La bonne approche consiste à rendre le bénéfice évident : gagner du temps, recevoir une offre pertinente, éviter une rupture de stock, accéder à un service plus confortable. Le digital doit se faire discret quand il n’apporte rien, et présent quand il simplifie vraiment la décision ou l’achat.
Phygital, omnicanal, cross-canal, multicanal : les différences à connaître
Le phygital est souvent confondu avec l’omnicanal, le cross-canal ou le multicanal. Ces notions sont proches, mais elles ne désignent pas la même chose. Le phygital insiste sur la fusion entre expérience physique et outils digitaux, tandis que les autres termes décrivent surtout l’organisation des canaux de vente et de communication.
| Approche | Principe | Exemple concret |
|---|---|---|
| Multicanal | L’entreprise utilise plusieurs canaux, parfois indépendants les uns des autres. | Un magasin, un site web et une page sociale qui fonctionnent séparément. |
| Cross-canal | Les canaux commencent à se compléter dans certaines étapes du parcours. | Commander en ligne puis retirer en boutique. |
| Omnicanal | Tous les canaux sont coordonnés pour offrir une expérience cohérente. | Un panier commencé sur mobile, retrouvé sur ordinateur puis finalisé en magasin. |
| Phygital | Le digital enrichit directement l’expérience dans un espace physique. | Une borne en magasin qui affiche le stock, recommande des produits et permet de commander. |
On peut donc dire que le phygital est souvent une composante d’une stratégie omnicanale. Il rend visible, dans le lieu physique, la promesse d’un parcours connecté.

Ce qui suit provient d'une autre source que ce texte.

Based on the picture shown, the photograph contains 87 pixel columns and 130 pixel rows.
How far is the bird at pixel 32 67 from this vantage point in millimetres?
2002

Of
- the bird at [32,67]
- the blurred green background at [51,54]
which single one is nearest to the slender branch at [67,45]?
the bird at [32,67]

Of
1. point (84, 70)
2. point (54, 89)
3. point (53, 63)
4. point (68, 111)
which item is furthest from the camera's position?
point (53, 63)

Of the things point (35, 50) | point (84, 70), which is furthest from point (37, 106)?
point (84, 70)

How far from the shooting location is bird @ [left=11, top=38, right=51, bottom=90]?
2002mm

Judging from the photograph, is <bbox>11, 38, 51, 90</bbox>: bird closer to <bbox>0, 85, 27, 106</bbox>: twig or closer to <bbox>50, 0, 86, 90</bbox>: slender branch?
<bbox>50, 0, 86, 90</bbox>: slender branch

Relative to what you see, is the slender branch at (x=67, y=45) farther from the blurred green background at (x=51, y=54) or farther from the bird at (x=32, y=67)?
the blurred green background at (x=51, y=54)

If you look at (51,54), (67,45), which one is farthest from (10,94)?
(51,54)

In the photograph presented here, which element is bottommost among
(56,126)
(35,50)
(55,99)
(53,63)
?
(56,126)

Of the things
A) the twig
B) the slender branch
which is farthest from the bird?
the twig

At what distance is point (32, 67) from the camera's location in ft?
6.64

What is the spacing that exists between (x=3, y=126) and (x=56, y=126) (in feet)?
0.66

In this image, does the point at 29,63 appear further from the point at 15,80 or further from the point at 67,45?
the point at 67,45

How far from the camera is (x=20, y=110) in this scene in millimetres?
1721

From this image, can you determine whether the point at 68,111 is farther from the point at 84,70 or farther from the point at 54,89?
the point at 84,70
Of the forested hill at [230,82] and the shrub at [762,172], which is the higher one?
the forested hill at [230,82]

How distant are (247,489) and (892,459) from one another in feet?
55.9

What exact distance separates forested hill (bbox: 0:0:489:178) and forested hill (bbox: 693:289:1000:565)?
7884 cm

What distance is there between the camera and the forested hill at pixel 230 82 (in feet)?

Là où l’omnicanal organise l’ensemble de l’écosystème, le phygital se concentre sur le moment vécu par le client dans un espace réel.
Exemples concrets d’expériences phygitales réussies
Dans le retail, le cas le plus courant reste le magasin phygital : bornes interactives, vendeurs équipés de tablettes, cabines connectées, paiement mobile, e-réservation, retrait express. Ces dispositifs répondent à des irritants très concrets : produit absent, attente en caisse, manque d’information, difficulté à comparer plusieurs modèles. Le client avance plus vite, le conseiller garde un rôle utile, et le point de vente gagne en efficacité.
Dans la restauration, le QR code peut donner accès au menu, aux allergènes, aux suggestions ou au paiement. Dans l’immobilier, une agence peut proposer une visite virtuelle avant un rendez-vous physique. Dans l’automobile, un showroom peut combiner configuration digitale, essai réel et suivi personnalisé. Dans l’entreprise, le phygital apparaît aussi dans les événements hybrides, les espaces de travail connectés ou l’accueil des visiteurs via badge numérique et borne d’orientation.
Les points de vigilance avant de se lancer
Le phygital n’est pas une course à l’équipement. Une stratégie mal pensée peut créer l’effet inverse de celui recherché : outils non utilisés, parcours plus complexe, équipes peu formées, données dispersées. Avant d’investir, il faut partir des besoins réels : où le client perd-il du temps ? Où manque-t-il d’information ? À quel moment abandonne-t-il son achat ? Quel rôle le personnel doit-il garder ?
Les meilleurs dispositifs sont ceux qui renforcent l’humain au lieu de le remplacer systématiquement. Un vendeur équipé d’informations fiables peut mieux conseiller. Une borne bien placée peut absorber les demandes simples. Une application pertinente peut préparer la visite. Le phygital devient alors un avantage concurrentiel : il rend l’expérience plus fluide, plus cohérente et plus conforme aux habitudes numériques des clients.